Se a trama de O Clã, mais recente longa-metragem do diretor argentino Pablo Trapero, em cartaz desde ontem nos cinemas brasileiros, não fosse baseada em fatos reais, muitos diriam que é inverossímil, fantasiosa demais. O filme, que se tornou um fenômeno de bilheteria em sua terra natal, reconstitui fatos ocorridos na província de Buenos Aires no início da década de 1980, quando a ditadura militar, uma das mais sangrentas do continente sul-americano, dava seus últimos suspiros, e o lento processo de redemocratização começava a trilhar seus primeiros passos.
O longa-metragem, que deu a Trapero o prêmio de melhor direção no Festival de Veneza deste ano, pode ser lido de várias formas, e isso talvez explique a sua popularidade doméstica.
Ao mesmo tempo em que não deixa de ser um drama histórico, com fortes elos com a história política argentina recente, também é um misto de thriller e filme de gângster, com visível influência formal e temática do cinema de Martin Scorsese, de quem Trapero é fã confesso. E como na obra do diretor de Taxi Driver e Os Bons Companheiros, há também no tratamento dado à história um forte subtexto de discussão moral, como foco nas relações familiares.

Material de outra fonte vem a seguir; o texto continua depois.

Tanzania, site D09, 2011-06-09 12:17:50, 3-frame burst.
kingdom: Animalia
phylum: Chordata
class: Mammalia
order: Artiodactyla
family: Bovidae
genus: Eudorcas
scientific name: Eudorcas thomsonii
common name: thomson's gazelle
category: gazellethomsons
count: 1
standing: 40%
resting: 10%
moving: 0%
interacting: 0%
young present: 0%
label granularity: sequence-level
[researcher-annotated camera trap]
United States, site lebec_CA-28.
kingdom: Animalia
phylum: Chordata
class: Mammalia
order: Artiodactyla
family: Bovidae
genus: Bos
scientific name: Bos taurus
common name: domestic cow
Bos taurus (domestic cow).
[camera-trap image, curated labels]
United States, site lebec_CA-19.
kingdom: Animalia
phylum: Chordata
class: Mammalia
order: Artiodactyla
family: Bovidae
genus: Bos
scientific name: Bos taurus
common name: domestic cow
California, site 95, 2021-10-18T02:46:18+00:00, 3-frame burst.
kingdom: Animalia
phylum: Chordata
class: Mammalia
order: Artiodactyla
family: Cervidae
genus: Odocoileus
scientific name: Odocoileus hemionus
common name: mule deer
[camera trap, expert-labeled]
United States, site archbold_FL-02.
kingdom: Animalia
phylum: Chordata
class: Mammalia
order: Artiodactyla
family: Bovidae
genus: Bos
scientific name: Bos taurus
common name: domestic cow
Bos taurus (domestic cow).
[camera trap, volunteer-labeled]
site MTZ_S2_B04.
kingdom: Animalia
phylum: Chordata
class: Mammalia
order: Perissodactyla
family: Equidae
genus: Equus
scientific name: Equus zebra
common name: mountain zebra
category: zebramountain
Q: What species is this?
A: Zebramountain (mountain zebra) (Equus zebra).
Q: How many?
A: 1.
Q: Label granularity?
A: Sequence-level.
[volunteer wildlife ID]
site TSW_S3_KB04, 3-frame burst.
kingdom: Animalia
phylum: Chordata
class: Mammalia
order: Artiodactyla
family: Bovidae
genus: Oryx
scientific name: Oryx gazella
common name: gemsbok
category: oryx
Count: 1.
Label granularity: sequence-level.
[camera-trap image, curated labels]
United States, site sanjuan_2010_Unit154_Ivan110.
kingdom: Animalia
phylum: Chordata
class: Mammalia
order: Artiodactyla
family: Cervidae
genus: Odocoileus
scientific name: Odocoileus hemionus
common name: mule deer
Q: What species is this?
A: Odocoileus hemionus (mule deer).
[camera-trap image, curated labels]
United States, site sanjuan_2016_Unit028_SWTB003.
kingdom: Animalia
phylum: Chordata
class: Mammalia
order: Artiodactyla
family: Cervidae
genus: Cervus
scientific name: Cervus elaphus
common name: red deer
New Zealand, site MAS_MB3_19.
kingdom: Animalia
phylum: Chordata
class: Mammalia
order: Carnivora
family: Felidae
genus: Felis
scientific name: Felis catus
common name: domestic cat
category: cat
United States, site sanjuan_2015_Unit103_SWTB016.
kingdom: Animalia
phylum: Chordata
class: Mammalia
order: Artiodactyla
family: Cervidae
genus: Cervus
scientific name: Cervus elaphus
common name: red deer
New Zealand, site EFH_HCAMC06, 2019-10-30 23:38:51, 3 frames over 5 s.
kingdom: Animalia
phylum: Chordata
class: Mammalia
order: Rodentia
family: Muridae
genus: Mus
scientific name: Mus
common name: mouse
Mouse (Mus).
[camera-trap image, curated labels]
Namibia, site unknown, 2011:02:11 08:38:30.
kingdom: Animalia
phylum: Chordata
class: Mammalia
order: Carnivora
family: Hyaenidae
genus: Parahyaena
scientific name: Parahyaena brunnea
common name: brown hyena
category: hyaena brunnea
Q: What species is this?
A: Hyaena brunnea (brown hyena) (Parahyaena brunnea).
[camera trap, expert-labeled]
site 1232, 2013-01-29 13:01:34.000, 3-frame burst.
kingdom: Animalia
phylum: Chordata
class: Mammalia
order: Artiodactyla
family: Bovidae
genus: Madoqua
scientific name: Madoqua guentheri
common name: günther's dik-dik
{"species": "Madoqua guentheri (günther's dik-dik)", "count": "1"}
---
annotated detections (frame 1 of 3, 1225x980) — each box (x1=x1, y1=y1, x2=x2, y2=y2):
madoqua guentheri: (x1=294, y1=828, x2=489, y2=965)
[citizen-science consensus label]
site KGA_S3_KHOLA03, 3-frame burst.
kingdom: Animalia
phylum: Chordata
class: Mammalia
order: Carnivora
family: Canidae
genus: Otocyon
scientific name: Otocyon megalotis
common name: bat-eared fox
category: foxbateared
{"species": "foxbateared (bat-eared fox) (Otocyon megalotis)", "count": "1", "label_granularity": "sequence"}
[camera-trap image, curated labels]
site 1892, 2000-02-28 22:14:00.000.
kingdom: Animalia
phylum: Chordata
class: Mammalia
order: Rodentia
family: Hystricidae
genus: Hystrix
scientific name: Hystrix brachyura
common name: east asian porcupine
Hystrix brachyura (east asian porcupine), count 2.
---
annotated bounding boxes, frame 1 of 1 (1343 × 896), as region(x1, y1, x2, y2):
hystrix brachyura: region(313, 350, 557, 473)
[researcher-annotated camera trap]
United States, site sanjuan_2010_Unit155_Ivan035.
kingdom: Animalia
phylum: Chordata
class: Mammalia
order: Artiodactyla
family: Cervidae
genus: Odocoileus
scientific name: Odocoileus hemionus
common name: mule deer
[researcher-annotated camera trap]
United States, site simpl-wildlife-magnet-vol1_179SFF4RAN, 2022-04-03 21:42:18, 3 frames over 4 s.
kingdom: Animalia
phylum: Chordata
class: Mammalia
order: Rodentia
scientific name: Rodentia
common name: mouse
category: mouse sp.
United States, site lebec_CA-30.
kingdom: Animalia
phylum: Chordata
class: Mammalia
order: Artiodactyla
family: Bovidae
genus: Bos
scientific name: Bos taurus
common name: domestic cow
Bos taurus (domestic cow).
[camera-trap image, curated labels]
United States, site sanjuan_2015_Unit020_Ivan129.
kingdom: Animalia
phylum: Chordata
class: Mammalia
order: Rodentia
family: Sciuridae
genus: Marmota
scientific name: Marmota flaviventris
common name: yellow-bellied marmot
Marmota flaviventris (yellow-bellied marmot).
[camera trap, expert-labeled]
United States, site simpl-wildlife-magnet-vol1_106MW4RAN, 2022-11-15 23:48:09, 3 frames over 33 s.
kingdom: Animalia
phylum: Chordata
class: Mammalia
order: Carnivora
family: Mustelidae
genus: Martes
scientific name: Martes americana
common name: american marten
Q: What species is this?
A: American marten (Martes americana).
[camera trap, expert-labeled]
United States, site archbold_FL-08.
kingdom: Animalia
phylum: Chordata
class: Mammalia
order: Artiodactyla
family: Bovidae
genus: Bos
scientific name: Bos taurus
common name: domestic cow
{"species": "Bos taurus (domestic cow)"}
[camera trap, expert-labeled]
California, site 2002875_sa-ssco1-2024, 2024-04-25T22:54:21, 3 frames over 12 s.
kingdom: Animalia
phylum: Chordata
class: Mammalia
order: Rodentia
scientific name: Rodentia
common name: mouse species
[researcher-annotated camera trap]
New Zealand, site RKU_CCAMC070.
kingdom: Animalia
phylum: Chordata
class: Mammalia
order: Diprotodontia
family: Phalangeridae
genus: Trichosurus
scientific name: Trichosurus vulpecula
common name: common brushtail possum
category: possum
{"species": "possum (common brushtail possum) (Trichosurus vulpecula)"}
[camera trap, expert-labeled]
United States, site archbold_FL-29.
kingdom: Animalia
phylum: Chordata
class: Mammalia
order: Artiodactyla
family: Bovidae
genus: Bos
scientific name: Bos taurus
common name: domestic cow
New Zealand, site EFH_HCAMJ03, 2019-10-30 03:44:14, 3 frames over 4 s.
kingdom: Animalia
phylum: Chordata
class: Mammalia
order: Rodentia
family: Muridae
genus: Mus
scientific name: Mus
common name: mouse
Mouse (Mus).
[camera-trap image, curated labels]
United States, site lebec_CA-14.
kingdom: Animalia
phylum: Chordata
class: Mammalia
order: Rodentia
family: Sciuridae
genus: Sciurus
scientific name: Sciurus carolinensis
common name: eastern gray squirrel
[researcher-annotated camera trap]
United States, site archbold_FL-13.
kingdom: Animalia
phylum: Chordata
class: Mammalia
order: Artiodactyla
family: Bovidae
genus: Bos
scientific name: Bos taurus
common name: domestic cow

O filme, que se tornou um fenômeno de bilheteria em sua terra natal, reconstitui fatos ocorridos na província de Buenos Aires no início da década de 1980, quando a ditadura militar, uma das mais sangrentas do continente sul-americano, dava seus últimos suspiros.
O personagem central de O Clã é Arquímedes Puccio (o excelente Guillermo Francella), advogado, contador e ex-agente do Serviço de Inteligência da Argentina que, na fachada, aparenta levar uma vida ordinária, ao lado da família no pacato município de San Isidro. Ninguém sabe que sua casa, uma típica residência suburbana de classe média, é o quartel-general de uma rede de sequestros, que ocorreram ao longo dos anos de ditadura.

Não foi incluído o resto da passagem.